Spinning Up in Deep RL 🎮 A comprehensive educational resources designed by OpenAI with the goal to enable anyone to become a skilled practitioner in deep RL. It consists of crystal-clear examples of RL code, educational exercises, documentation, and tutorials.
Papers with Code 📄 A new website that matches code libraries to thousands of research papers via Semantic Scholar and has the potential to greatly facilitate reproducibility.
Encoder-decoder neural networks 📖 Nal Kalchbrenner's thesis developing the now widely adopted concept of encoder-decoder neural networks for core tasks in natural language processing and natural image and video modelling. Worth reading if you're interested in encoder-decoders and want to get a comprehensive view from first principles, including latest developments such as dilated and masked convolutions.
Code
Monoses 🇬🇧➡️🇩🇪 An implementation of unsupervised statistical machine translation from Artetxe et al. (EMNLP 2018).
BERT 🐵 TensorFlow code and pre-trained models for BERT. A PyTorch implementation is available here.
TRFL 🍄 A TensorFlow library by DeepMind that exposes several useful building blocks for implementing Reinforcement Learning agents.
Horizon 🌅 A PyTorch-based end-to-end platform for applied reinforcement learning by Facebook.
Graph nets 📈 DeepMind's library for building graph networks in TensorFlow.
UncoVec ⚒ An implementation of the word embedding post-processing and evaluation framework described in Artetxe et al. (CoNLL 2018).
AdaNet ⚖️ A lightweight and scalable TensorFlow AutoML framework for training and deploying adaptive neural networks using the AdaNet algorithm.
News
Is artificial intelligence set to become art’s next medium? 🖼 Christie's sells a controversial GAN-generated artwork for $432,500, nearly 45x its high estimate.
NIPS name change 📛 After a survey, the Neural Information Processing Systems conference makes the controversial decision not to change its name.

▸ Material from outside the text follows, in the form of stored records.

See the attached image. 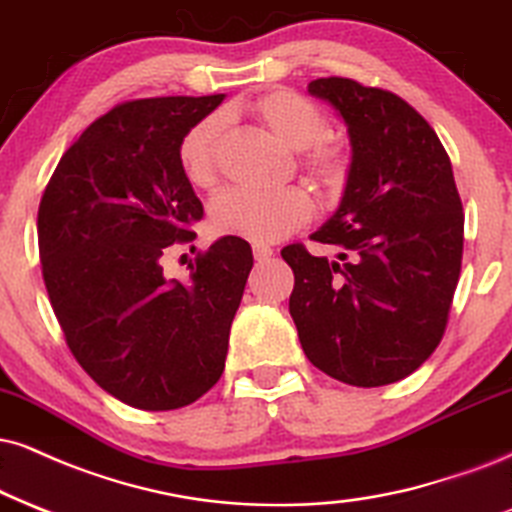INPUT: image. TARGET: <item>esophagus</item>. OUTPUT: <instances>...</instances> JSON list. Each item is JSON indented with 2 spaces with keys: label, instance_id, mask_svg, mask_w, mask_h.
Segmentation results:
<instances>
[{
  "label": "esophagus",
  "instance_id": "1",
  "mask_svg": "<svg viewBox=\"0 0 512 512\" xmlns=\"http://www.w3.org/2000/svg\"><path fill=\"white\" fill-rule=\"evenodd\" d=\"M273 256V249L268 244H254V258L256 261H268Z\"/></svg>",
  "mask_w": 512,
  "mask_h": 512
}]
</instances>
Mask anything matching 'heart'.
Returning <instances> with one entry per match:
<instances>
[{
	"label": "heart",
	"instance_id": "b5f03b06",
	"mask_svg": "<svg viewBox=\"0 0 512 512\" xmlns=\"http://www.w3.org/2000/svg\"><path fill=\"white\" fill-rule=\"evenodd\" d=\"M251 116L285 147L299 151L301 168L325 194H337L346 180L349 159L342 144L327 140V118L318 104L294 90H270L249 102ZM223 116L213 113L199 121L180 142V168L194 187H211L218 178V142ZM311 197L299 187L282 192H223L208 208L213 232L266 244L287 237L308 223Z\"/></svg>",
	"mask_w": 512,
	"mask_h": 512
}]
</instances>
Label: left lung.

NIPS inclusion survey 📋 Results of the NIPS inclusion survey are out and raise concerns around representation, respect and awareness of others, community openness, and other aspects.
Blog posts and articles
AI in 2018: A Year in Review -- Ethics, Organizing, and Accountability 🤖 An annual review of the year by the AI Now Institute, which is dedicated to understanding the implications of AI.
Because AI isn’t just tech. AI is power, and politics, and culture.

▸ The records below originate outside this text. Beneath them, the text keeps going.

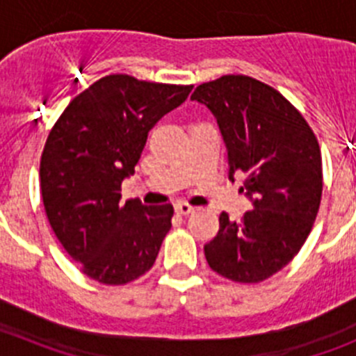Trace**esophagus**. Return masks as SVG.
Listing matches in <instances>:
<instances>
[{"mask_svg":"<svg viewBox=\"0 0 356 356\" xmlns=\"http://www.w3.org/2000/svg\"><path fill=\"white\" fill-rule=\"evenodd\" d=\"M175 210L178 216H188L191 212H194V207H191L188 203H176Z\"/></svg>","mask_w":356,"mask_h":356,"instance_id":"obj_1","label":"esophagus"}]
</instances>
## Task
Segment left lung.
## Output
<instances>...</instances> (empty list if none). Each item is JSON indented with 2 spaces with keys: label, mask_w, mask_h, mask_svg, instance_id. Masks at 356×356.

Why You Should Care About Byte-Level Sequence-to-Sequence Models in NLP 𝟷𝟶𝟷𝟶 Tom Kenter motivates why byte-level seq2seq models are useful.
Aspects of Paraphrasing for Adversarial training and Regularization in Question Answering ✍️ Patrick Lewis gives an overview of how paraphrasing has been used to improve the performance in question answering systems and related natural language tasks.

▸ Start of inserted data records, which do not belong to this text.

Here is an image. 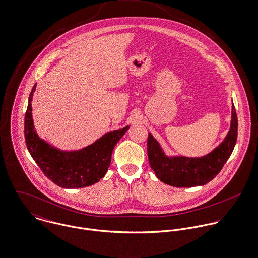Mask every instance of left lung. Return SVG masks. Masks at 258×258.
I'll list each match as a JSON object with an SVG mask.
<instances>
[{
    "label": "left lung",
    "mask_w": 258,
    "mask_h": 258,
    "mask_svg": "<svg viewBox=\"0 0 258 258\" xmlns=\"http://www.w3.org/2000/svg\"><path fill=\"white\" fill-rule=\"evenodd\" d=\"M237 139V116L231 106V120L225 140L210 153L201 157L168 156L160 143L149 133L147 155L156 177L167 185L179 188L202 186L212 181L224 167L232 153Z\"/></svg>",
    "instance_id": "left-lung-1"
}]
</instances>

I heart hangry bagel droids (or: How new words form) ❤️ An overview of the main mechanisms of word formation such as derivation, back-formation, etc. Particularly useful for people without a linguistic background who are wondering if there are any patterns to how words are coined.
Attention? Attention! ⁉️ In this comprehensive review, Lilian Weng looks into how attention was invented, its different variants and how it is used in models, such as transformer and SNAIL.
A Conversation With Quoc Le 👨🔬 An extensive interview with Quoc Le about Google AutoML, its pros and cons, challenges, and potential.
20 things I wish I’d known when I started my PhD 🐼 A list of advice from PhD students and postdocs at Oxford's Department of Zoology.
18. The nature of research means that things will not always go according to plan. This does not mean you are a bad student. Keep calm, take a break and then carry on. Experiments that fail can still be written up as part of a successful PhD.
Paper picks
Have a look at my review of EMNLP 2018 for some ideas for interesting papers to read. For more IR-related papers, check out Claudia Hauff's list. For a comprehensive overview of the different sessions, have a look at Patrick Lewis' post.